Grupo Fleury lança marca de laboratórios para as classes C e B

O Grupo Fleury terá uma nova marca de laboratórios, batizada de a+ Medicina Diagnóstica, que será voltada para as classes B e C e atuará em todos os Estados do País.

Noventa e quatro laboratórios, que foram adquiridos pelo grupo em várias cidades nos últimos dez anos, serão convertidos para a nova marca, que receberá investimentos de R$ 20 milhões neste ano. O orçamento inclui a reforma das unidades.

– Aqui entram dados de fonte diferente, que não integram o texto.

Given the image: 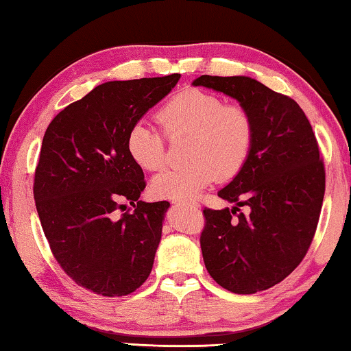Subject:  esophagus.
I'll return each instance as SVG.
<instances>
[{"instance_id":"1","label":"esophagus","mask_w":351,"mask_h":351,"mask_svg":"<svg viewBox=\"0 0 351 351\" xmlns=\"http://www.w3.org/2000/svg\"><path fill=\"white\" fill-rule=\"evenodd\" d=\"M176 203H179V204H180V203H182V201H176Z\"/></svg>"}]
</instances>
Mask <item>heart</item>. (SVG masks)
Segmentation results:
<instances>
[{
	"label": "heart",
	"mask_w": 351,
	"mask_h": 351,
	"mask_svg": "<svg viewBox=\"0 0 351 351\" xmlns=\"http://www.w3.org/2000/svg\"><path fill=\"white\" fill-rule=\"evenodd\" d=\"M158 121L169 137L190 136L184 167H169L153 177L156 198L190 199L213 184L215 177L232 179L246 165L254 141L252 119L238 105H225L215 94L184 89L158 110ZM126 150L145 171L166 161L165 137L145 121L134 123L126 136Z\"/></svg>",
	"instance_id": "obj_1"
}]
</instances>
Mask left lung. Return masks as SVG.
Masks as SVG:
<instances>
[{
  "instance_id": "8db88e82",
  "label": "left lung",
  "mask_w": 351,
  "mask_h": 351,
  "mask_svg": "<svg viewBox=\"0 0 351 351\" xmlns=\"http://www.w3.org/2000/svg\"><path fill=\"white\" fill-rule=\"evenodd\" d=\"M191 84L238 100L252 119L246 165L217 193L234 206L203 210L201 252L217 285L256 294L294 271L313 239L326 182L318 142L299 104L257 80L203 75Z\"/></svg>"
}]
</instances>
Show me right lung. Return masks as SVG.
Listing matches in <instances>:
<instances>
[{"label":"right lung","instance_id":"obj_1","mask_svg":"<svg viewBox=\"0 0 351 351\" xmlns=\"http://www.w3.org/2000/svg\"><path fill=\"white\" fill-rule=\"evenodd\" d=\"M179 80L99 84L62 110L43 137L33 185L43 232L66 275L95 294H131L152 271L171 204L138 201L145 180L126 136ZM128 202L134 210L118 218Z\"/></svg>","mask_w":351,"mask_h":351}]
</instances>
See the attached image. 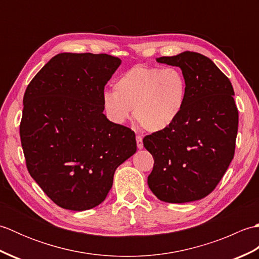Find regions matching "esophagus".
Segmentation results:
<instances>
[{
    "label": "esophagus",
    "instance_id": "obj_1",
    "mask_svg": "<svg viewBox=\"0 0 259 259\" xmlns=\"http://www.w3.org/2000/svg\"><path fill=\"white\" fill-rule=\"evenodd\" d=\"M136 140H137V147H138L139 149H142V148H144V142H142V137L138 135V136L136 137Z\"/></svg>",
    "mask_w": 259,
    "mask_h": 259
}]
</instances>
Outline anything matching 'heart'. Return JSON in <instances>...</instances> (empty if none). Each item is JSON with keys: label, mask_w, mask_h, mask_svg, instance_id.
Returning <instances> with one entry per match:
<instances>
[{"label": "heart", "mask_w": 259, "mask_h": 259, "mask_svg": "<svg viewBox=\"0 0 259 259\" xmlns=\"http://www.w3.org/2000/svg\"><path fill=\"white\" fill-rule=\"evenodd\" d=\"M186 93V79L179 69L137 64L119 76L114 92L103 93L102 104L115 123H124L134 109L142 128L160 131L177 120L185 106Z\"/></svg>", "instance_id": "1"}]
</instances>
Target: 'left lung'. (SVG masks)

“Desde 2002, fizemos 25 aquisições”, afirma Omar Hauache, que assumiu a presidência do Fleury em fevereiro no lugar de Mauro Figueiredo, que passou a presidir o conselho da companhia.

Como muitos dos laboratórios comprados mantiveram seus nomes, o grupo possuía 16 marcas sob sua gestão.

A partir de agora, serão apenas quatro: Fleury, a+, Campana e Weinmann. Mas a+ é a única que terá uma presença nacional, incluindo o Estado e a cidade de São Paulo, e atenderá também ao público de renda mais alta em muitos mercados. A empresa escolheu um nome que não fosse complicado. No setor, a marca dos laboratórios costuma ser o sobrenome do fundador ou está associada a palavras técnicas, como "diag" ou "lab".  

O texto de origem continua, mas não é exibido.